■ Try it: Leave out the images and transcribe the entries below word for word.

■ Listed records:
______________________________

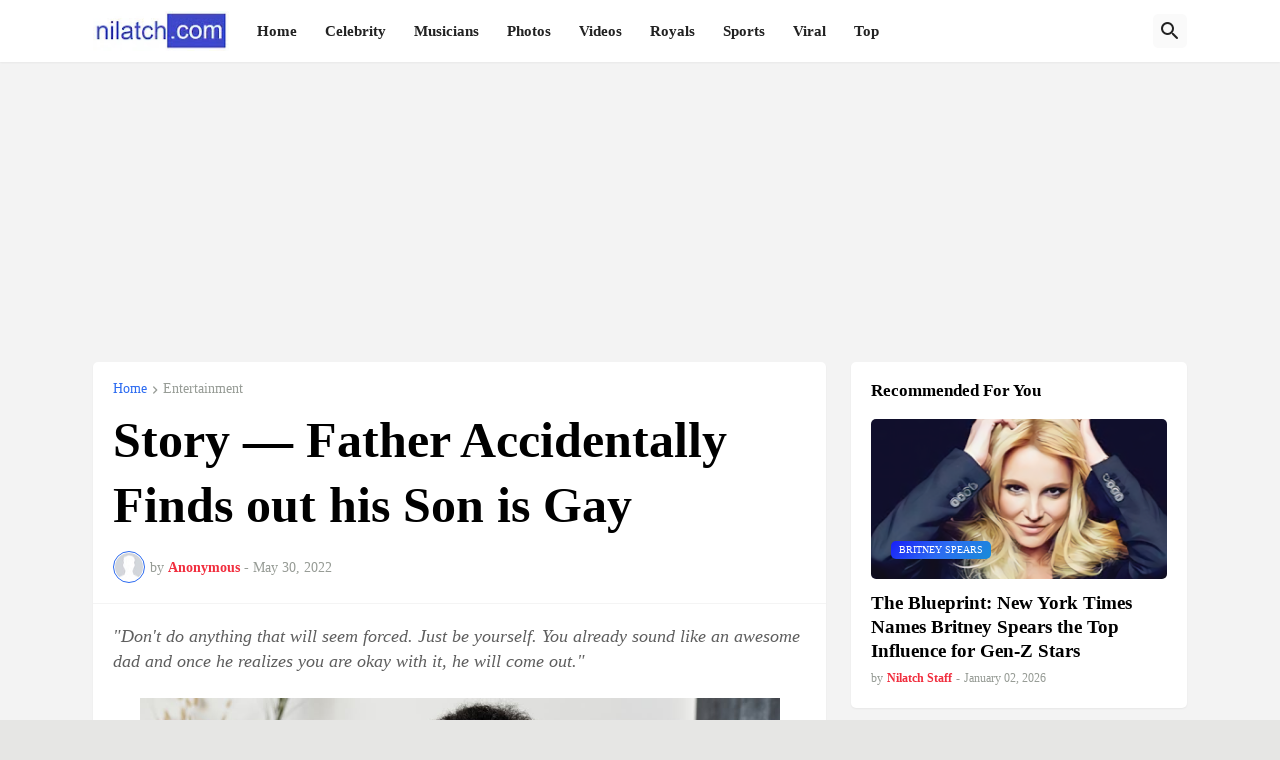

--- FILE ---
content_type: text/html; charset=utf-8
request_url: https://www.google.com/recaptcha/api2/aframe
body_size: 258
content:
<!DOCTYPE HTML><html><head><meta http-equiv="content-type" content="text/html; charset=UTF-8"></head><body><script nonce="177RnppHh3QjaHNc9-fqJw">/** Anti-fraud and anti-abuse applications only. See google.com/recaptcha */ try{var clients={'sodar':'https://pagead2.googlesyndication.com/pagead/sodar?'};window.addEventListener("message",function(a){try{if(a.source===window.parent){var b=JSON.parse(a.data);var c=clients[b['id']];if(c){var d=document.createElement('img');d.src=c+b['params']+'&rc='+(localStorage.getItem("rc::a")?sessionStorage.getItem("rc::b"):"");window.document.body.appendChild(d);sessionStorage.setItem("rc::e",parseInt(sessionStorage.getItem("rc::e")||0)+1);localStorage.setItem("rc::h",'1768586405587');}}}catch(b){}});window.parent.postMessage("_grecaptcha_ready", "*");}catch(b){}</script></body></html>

______________________________

■ Exercise answer:
--- FILE ---
content_type: text/html; charset=utf-8
request_url: https://www.google.com/recaptcha/api2/aframe
body_size: 258
content:
<!DOCTYPE HTML><html><head><meta http-equiv="content-type" content="text/html; charset=UTF-8"></head><body><script nonce="177RnppHh3QjaHNc9-fqJw">/** Anti-fraud and anti-abuse applications only. See google.com/recaptcha */ try{var clients={'sodar':'https://pagead2.googlesyndication.com/pagead/sodar?'};window.addEventListener("message",function(a){try{if(a.source===window.parent){var b=JSON.parse(a.data);var c=clients[b['id']];if(c){var d=document.createElement('img');d.src=c+b['params']+'&rc='+(localStorage.getItem("rc::a")?sessionStorage.getItem("rc::b"):"");window.document.body.appendChild(d);sessionStorage.setItem("rc::e",parseInt(sessionStorage.getItem("rc::e")||0)+1);localStorage.setItem("rc::h",'1768586405587');}}}catch(b){}});window.parent.postMessage("_grecaptcha_ready", "*");}catch(b){}</script></body></html>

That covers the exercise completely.